- WHAT TO DO:
1. In the baptism post, who asked the writer to renounce Satan?
2. Return the baptism post word for word, starting at the words "Part II please" and ending after "It does too!".

- PAGE TEXT:
================

My Baptism – part II

March 2, 2009

Part II please scroll down to read part 1 or this won’t make sense
Okay, tell me this picture doesn’t look like a Water Buffalo coming up for air! It does too!


Once I had come to the place where I was ready to say yes to Orthodoxy, I knew I wanted to be baptized. Now, I’ve been in the church for over 50 years so this was no small thing for me. I awoke the morning of and I was full of anticipation and nervousness. I was looking forward to the fulfillment of what I had come to understand yet I was nervous because I knew my disability would mean I’d have to be helped in and out of the Font.  But more than that it meant everyone was going to see my skinny white legs! That’s right, all the truth of the history of the Church and my pride was fighting all the way, but I wasn’t going to allow anything to interfere with what was about to happen: I was about to die.

One of the things I love so much about Orthodoxy, is that nothing is done without purpose. One of the things that irritates me most about Orthodoxy, is that nothing is done without purpose. Sometimes you just want to scream: “Okay, let’s lighten it up a bit!” But I am so glad we don’t. The richness and depth of my baptism service exposed the very reasons I had despised it for so many years. It wasn’t simply a public show of my commitment to follow Jesus; it wasn’t merely following his example, an identification, it was confirmation. It said, I’m moving from one world view to another, It said my world view is dead and now the life I have is hidden, in Christ, with God! And just as Joshua led Israel through the Jordan to new life, so the Font is entrance into the new life, the very life of God poured out. When Father Patrick asked if I renounced Satan and told me to spit on him, I wanted to haug-a-luegy and splat it on the wall. Graphic yes, but o’ so true.

================

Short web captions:
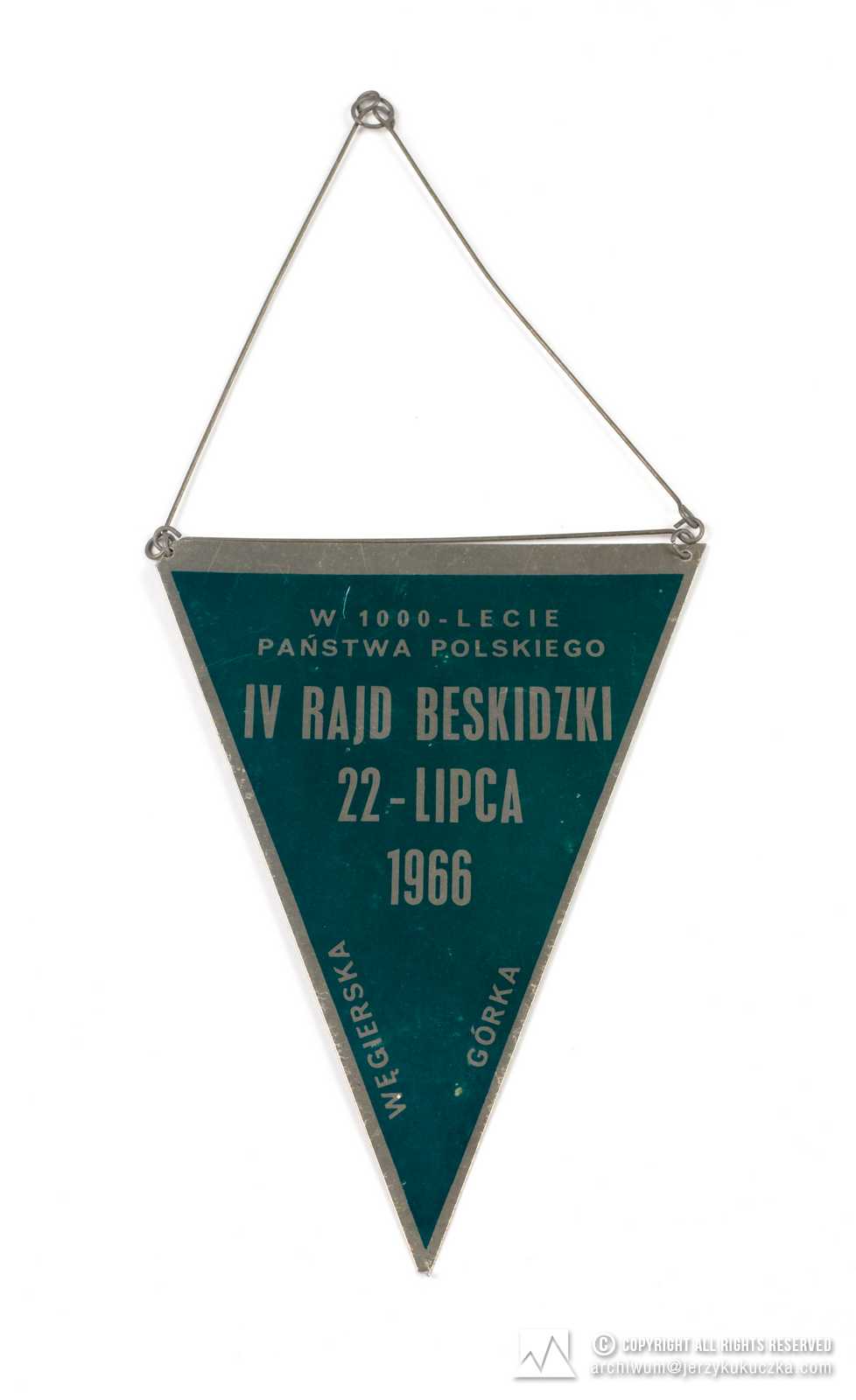 proporczyk IV Rajdu Beskidzkiego w 1966, blaszany, trójkątny, nielaminowany, 1966.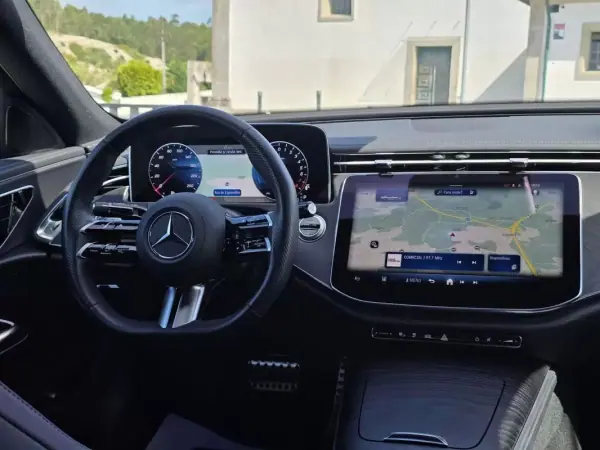 Mercedes-Benz E 300 2024 - 55990 EUR, 15500 km - AUTO.MOTO.pt - 15500km - foto 19 de 27
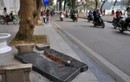 Người Hà Nội tiếc chiếc ghế đá vỡ bên Hồ Gươm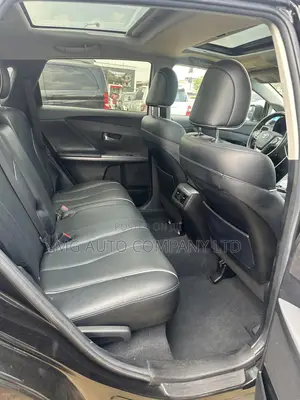 Toyota Venza XLE 4dr Wagon AWD (3.5L 6cyl 6A) 2015 Black
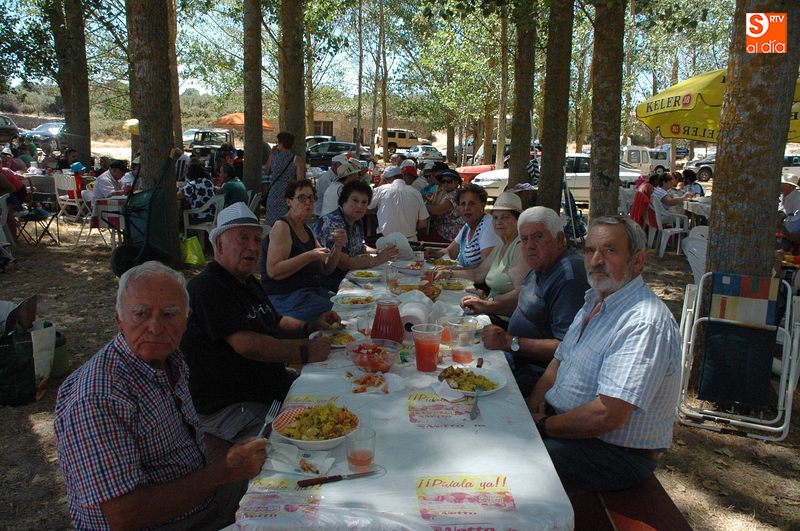 Foto 2 - Los sobradillenses dan cuenta de 950 raciones de paella en La Chopera  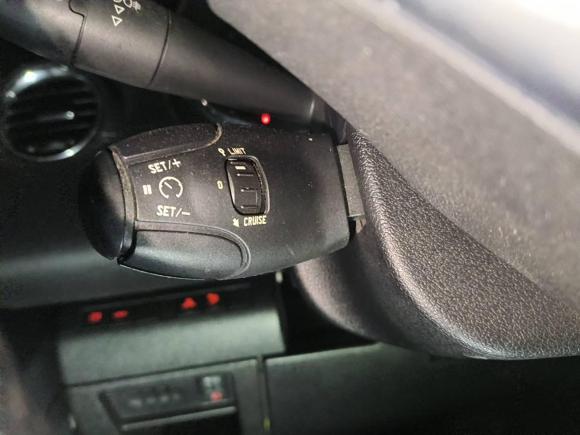 [成都·川A] 二手标致标致30082013款 2.0L 自动潮流版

================

- PER-TASK ANSWERS:
1. Father Patrick.

2.
Part II please scroll down to read part 1 or this won’t make sense
Okay, tell me this picture doesn’t look like a Water Buffalo coming up for air! It does too!